→ **DATA EXTRACT**
------------------------------------
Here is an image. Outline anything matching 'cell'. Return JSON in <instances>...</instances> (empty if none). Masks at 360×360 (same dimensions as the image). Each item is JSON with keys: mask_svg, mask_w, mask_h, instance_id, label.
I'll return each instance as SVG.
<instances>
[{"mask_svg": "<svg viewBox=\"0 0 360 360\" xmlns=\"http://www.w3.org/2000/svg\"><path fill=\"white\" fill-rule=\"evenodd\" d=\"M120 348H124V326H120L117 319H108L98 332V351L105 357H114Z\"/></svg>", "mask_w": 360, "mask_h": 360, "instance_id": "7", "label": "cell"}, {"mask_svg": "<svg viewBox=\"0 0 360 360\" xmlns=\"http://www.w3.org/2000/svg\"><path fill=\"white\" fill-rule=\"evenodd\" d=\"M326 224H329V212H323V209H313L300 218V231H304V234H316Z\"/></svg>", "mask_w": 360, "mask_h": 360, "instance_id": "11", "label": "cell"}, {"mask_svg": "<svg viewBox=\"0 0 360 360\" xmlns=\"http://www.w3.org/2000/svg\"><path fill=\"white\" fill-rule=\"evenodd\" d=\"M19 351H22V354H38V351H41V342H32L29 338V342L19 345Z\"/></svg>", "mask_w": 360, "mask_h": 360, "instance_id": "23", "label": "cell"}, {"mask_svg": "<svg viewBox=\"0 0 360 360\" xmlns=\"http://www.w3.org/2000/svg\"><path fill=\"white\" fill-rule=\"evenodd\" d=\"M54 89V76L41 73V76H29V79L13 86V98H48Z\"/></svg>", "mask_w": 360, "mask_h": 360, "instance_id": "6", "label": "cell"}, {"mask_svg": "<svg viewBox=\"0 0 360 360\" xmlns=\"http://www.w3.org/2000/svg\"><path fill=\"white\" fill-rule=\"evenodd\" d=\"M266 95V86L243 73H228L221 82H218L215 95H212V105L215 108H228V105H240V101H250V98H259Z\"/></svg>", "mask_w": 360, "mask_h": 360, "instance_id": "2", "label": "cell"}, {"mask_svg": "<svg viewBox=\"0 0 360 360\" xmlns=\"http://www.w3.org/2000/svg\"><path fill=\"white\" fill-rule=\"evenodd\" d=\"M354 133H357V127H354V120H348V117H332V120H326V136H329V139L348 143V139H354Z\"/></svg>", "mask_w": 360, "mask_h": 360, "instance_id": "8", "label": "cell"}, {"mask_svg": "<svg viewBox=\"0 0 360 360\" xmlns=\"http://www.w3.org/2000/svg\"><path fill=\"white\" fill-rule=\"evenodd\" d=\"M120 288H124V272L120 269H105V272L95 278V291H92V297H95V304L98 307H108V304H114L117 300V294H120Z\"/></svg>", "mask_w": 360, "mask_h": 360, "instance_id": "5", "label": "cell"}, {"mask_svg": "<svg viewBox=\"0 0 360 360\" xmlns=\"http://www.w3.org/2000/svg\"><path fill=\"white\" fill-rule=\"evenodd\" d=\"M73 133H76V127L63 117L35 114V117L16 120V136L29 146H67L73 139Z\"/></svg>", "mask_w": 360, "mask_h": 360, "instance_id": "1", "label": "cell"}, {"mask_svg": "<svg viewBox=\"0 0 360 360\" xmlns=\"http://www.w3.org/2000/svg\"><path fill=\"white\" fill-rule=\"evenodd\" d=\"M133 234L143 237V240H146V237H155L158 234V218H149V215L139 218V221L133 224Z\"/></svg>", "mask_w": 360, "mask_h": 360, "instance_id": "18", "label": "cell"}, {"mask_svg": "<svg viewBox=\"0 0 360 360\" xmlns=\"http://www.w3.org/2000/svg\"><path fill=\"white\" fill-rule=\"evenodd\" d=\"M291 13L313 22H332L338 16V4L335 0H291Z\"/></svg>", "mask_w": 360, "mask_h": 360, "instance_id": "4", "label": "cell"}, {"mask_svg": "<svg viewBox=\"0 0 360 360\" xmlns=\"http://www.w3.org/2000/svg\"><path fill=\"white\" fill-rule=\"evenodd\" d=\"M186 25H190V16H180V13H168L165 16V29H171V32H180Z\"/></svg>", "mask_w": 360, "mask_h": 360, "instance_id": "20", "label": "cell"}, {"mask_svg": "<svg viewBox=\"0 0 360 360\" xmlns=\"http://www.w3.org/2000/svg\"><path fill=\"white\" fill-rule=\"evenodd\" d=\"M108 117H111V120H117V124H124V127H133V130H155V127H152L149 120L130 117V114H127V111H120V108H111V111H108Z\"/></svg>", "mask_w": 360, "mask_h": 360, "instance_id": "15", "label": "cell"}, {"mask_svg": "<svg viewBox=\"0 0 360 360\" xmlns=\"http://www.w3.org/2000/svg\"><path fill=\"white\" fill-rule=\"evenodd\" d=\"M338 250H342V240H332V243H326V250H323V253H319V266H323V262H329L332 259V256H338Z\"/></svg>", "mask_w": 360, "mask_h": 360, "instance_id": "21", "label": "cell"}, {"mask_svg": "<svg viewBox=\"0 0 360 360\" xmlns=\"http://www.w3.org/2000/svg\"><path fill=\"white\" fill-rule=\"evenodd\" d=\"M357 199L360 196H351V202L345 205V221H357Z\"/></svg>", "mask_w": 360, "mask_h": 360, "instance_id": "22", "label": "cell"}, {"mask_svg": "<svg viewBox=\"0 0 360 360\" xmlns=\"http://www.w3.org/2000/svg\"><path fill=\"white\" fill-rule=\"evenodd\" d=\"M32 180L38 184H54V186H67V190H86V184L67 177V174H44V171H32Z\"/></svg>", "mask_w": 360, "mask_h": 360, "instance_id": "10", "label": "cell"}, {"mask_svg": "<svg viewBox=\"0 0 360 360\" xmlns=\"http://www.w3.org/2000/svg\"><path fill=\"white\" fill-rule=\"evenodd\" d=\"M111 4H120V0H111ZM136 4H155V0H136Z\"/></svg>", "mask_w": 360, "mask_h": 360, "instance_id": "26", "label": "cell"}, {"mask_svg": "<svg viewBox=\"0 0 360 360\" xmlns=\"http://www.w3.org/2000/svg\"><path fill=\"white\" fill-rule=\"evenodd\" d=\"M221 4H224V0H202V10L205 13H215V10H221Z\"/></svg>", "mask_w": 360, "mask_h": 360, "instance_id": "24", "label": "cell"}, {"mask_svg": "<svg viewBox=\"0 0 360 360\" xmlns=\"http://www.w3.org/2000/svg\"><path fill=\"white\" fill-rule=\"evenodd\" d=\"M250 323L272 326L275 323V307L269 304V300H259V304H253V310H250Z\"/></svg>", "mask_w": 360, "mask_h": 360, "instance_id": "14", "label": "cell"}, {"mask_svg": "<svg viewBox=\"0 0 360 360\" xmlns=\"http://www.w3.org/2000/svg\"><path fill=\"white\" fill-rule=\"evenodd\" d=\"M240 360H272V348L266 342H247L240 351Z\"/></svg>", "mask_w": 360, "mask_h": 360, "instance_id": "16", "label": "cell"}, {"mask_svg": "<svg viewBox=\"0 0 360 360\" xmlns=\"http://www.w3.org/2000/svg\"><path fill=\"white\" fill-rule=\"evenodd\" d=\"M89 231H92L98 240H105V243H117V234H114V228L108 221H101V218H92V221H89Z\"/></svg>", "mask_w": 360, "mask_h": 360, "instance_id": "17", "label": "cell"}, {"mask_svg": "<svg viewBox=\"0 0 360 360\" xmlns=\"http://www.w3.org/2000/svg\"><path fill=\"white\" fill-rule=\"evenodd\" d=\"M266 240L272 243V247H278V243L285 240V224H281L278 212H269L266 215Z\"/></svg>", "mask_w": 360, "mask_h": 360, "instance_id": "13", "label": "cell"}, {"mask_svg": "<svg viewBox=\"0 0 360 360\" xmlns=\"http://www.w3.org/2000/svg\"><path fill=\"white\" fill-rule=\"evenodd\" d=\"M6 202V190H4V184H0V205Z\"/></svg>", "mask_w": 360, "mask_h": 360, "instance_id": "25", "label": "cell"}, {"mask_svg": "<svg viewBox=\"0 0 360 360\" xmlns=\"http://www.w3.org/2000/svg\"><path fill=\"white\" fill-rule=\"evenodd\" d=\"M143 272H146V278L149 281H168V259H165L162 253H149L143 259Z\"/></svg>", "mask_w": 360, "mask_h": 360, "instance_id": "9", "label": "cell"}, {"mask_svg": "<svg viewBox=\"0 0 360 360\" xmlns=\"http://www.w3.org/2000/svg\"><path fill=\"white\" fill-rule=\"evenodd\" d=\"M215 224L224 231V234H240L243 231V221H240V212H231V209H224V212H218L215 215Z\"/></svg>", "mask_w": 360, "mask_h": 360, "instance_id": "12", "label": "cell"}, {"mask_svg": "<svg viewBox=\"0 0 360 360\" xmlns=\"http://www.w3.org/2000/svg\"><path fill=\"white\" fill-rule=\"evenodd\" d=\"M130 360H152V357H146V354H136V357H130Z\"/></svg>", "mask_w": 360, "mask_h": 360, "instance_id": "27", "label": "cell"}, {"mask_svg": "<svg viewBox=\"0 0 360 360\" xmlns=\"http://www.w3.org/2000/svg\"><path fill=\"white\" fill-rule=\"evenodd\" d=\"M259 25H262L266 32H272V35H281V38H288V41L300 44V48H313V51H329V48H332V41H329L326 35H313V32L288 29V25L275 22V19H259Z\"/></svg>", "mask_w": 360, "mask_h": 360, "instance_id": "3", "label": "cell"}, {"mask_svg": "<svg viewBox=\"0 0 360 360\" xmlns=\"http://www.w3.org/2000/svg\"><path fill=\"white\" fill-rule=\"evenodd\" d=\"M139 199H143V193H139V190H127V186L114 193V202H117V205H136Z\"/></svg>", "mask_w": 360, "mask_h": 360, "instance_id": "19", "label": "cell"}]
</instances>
------------------------------------
→ **DO THIS**
How many lines in the entries above contain the string "instances"? Reply with the number only.

→ **FINAL RESULT**
3